Gorki Gonzales Mantilla[1]
Las
razones de quienes se oponen al proyecto para reconocer la unión civil no
matrimonial en el Perú no son nuevas. Su principal argumento gira en torno al
carácter natural de la familia y el matrimonio. Se reitera, por cierto, que la
finalidad de éste es la procreación de la especie humana. En suma, se deja
entrever que estas consideraciones forman parte de un ideal moralmente bueno,
al que deben subordinarse los planes de vida individuales de todos.
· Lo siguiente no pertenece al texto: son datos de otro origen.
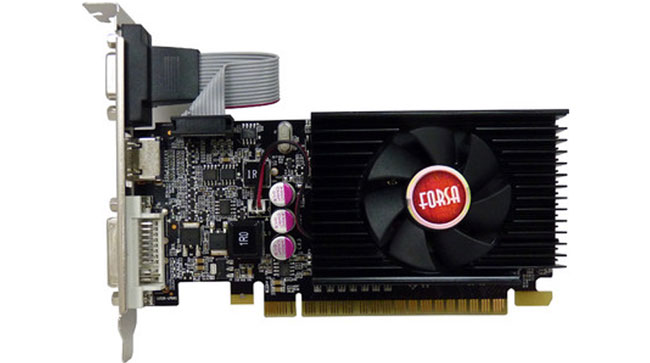 Upgrade Graphics Card: Step-By-Step Guide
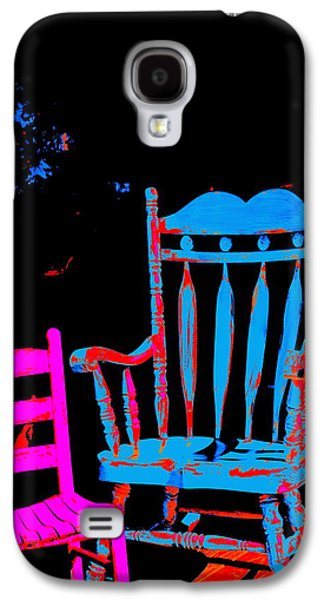 Ladderback Chair Galaxy S4 Cases - Abstract Sitdown and M Galaxy S4 Case by Kathy Barney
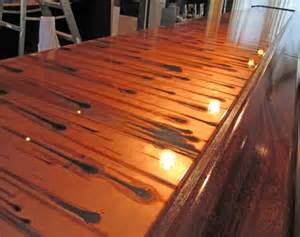 Copper Top Bar by Stellar Copper Bar Tops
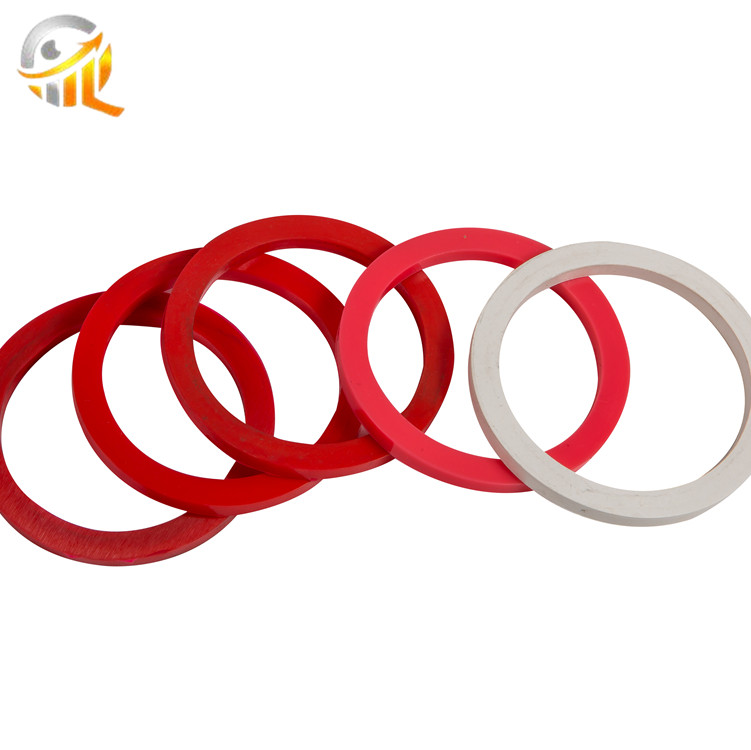 Durable In Use Soft Silicone O Ring High Precision Glass Clamp Rubber Gasket Nbr gasket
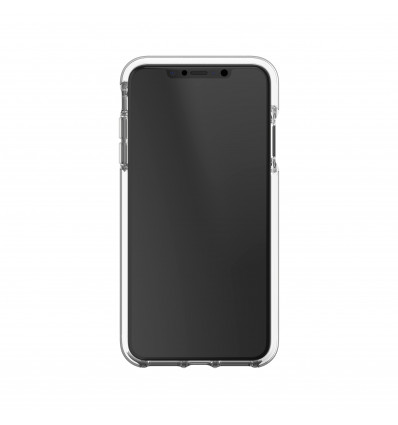 Gear4 piccadilly iphxs max white funda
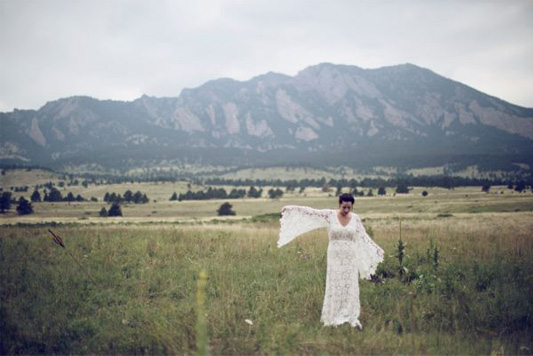 Festival Brides Love: Dream-ers – Vintage Inspired Wedding Dresses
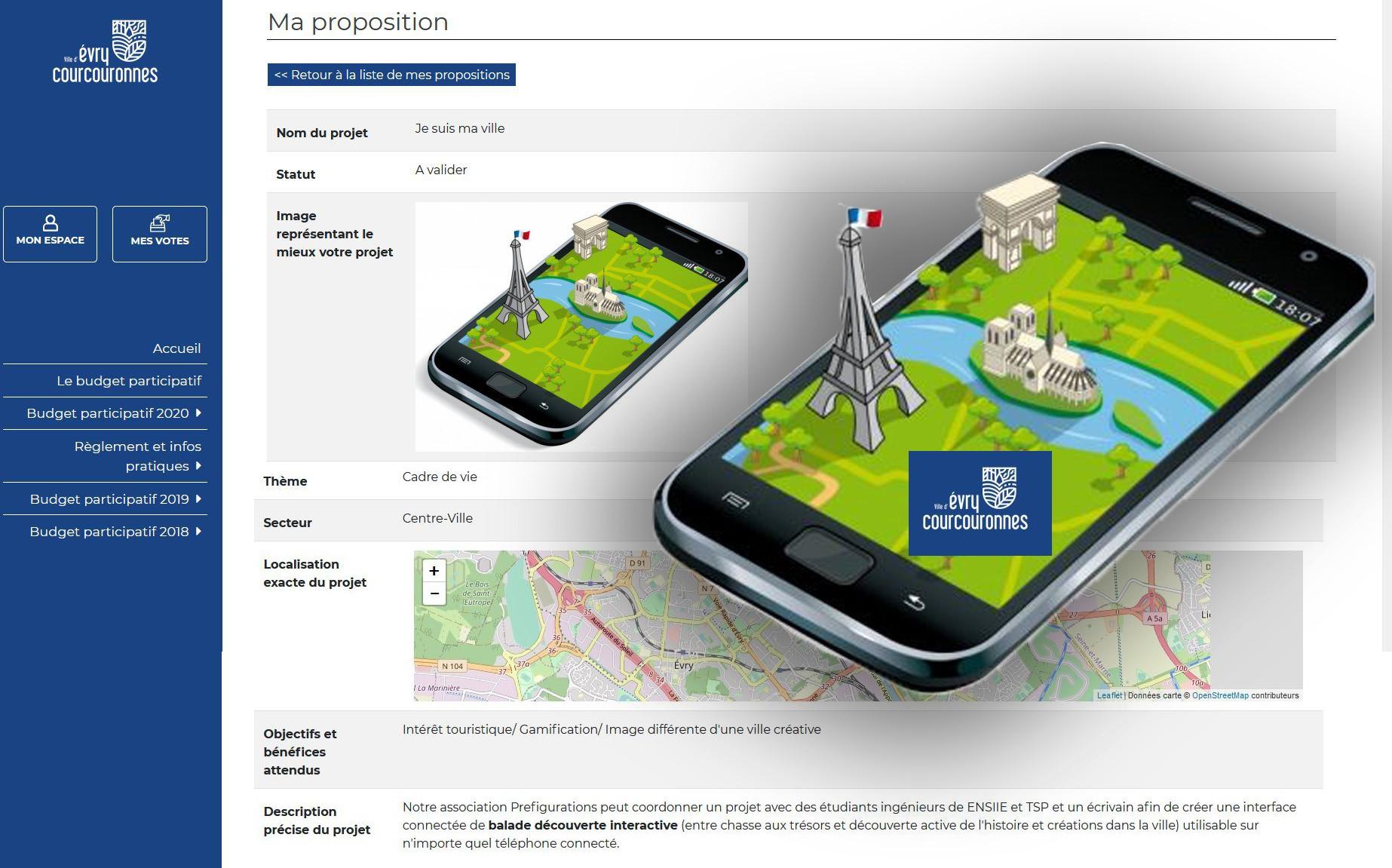 Jesuismaville-application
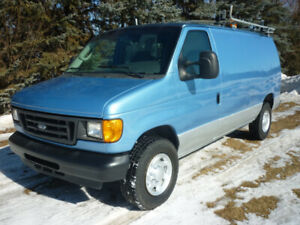 2006 Ford E-250 Cargo Van ROOF RACK/SHELVING/PARTITION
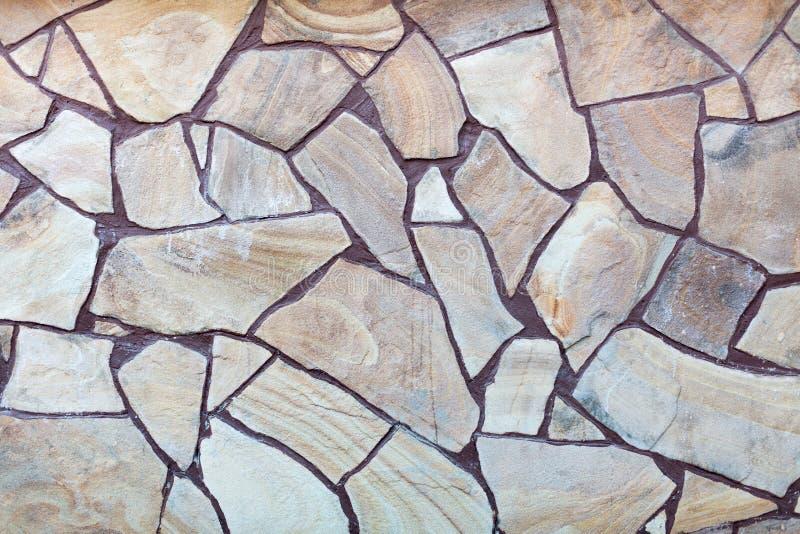 Natuursteenblok het bedekken textuur De achtergrond van de bouw royalty-vrije stock fotografie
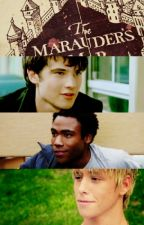 James Sirius Potter and The Marauders' Map by Chelsea_Leigh15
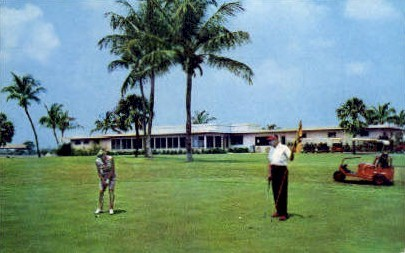 Country Club - Delray Beach, Florida FL Postcard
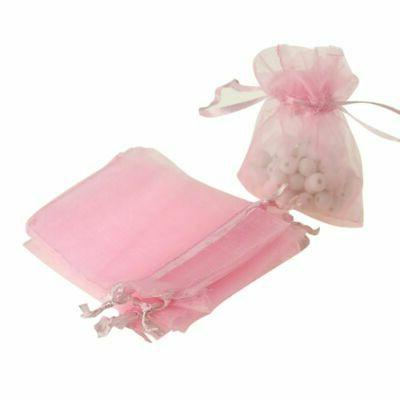100pc Organza Jewelry Drawstring Bags Favors US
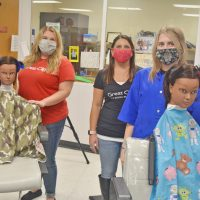 Cosmetology students spend 2 days learning from Great Clips guests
Pero ¿cómo se entiende la idea de lo natural y cuáles son las consecuencias que
derivan de extender su influencia, como algo determinante, al ámbito de los
derechos y las instituciones públicas?. Parece evidente que el rechazo a la
unión civil no matrimonial sobrepasa la defensa del matrimonio y la familia, y
se proyecta como un argumento que atraviesa la configuración de los derechos
fundamentales. Por ello, se abre también la pregunta sobre el sentido que
adquiere la democracia constitucional cuando los derechos que ésta garantiza se
subordinan a la existencia de ciertos valores naturales.
Pues
bien, una versión fuerte de "lo natural” postula la existencia de ciertos
valores absolutos e inmutables que funcionan como preceptos sobre la moral y el
buen vivir. Un modelo de virtud que
-como ha sido dicho por Carlos S. Nino- el Estado tiene el deber de imponer porque
se asume que lo mejor para la vida de las personas o lo que satisface sus intereses,
es independiente de sus propios deseos. Así se entiende el modelo
perfeccionista y así ocurre en los Estados fundamentalistas donde los valores
religiosos funcionan como verdades absolutas que se imponen para modelar la
libertad de las personas y para hacerlas “mejores”. En estas realidades, las
libertades de conciencia, la vida familiar, la libertad de expresión, tanto
como algunas instituciones de la comunidad, como el matrimonio, están
predeterminadas por los valores naturales.
Sin
embargo, no es difícil ver este tipo de políticas legislativas en nuestros
países. Ejemplos nítidos de ello se recuerdan en la forma como el Código Civil
de 1936 regulaba la situación de la mujer casada. Sólo es necesario citar las
siguientes reglas para comprobar que el Estado, a través del derecho, fijaba
los intereses de la mujer en el matrimonio subordinando su voluntad a la del
marido. Se decía: “el marido dirige la sociedad conyugal. La mujer debe al marido
ayuda y consejo para la prosperidad común y tiene el derecho y el deber de
atender personalmente el hogar” (art. 161°). Al
marido compete fijar y mudar el domicilio de la familia, así corno
decidir sobre lo referente a su economía (Art. 162°). Como parece obvio, la
mujer era convertida en un ser disminuido, sin voluntad, para cumplir el ideal
del matrimonio sobre el cual se debía fundar la familia.
Aunque
estos términos han cambiado en el Código civil de 1984, la sombra del
perfeccionismo moral no termina de despejarse. El artículo 24° aún mantiene un
rezago del imaginario anterior cuando dice: “La mujer tiene derecho a llevar el
apellido del marido agregado al suyo y a conservarlo mientras no contraiga
nuevo matrimonio. Cesa tal derecho en caso de divorcio o nulidad de matrimonio”.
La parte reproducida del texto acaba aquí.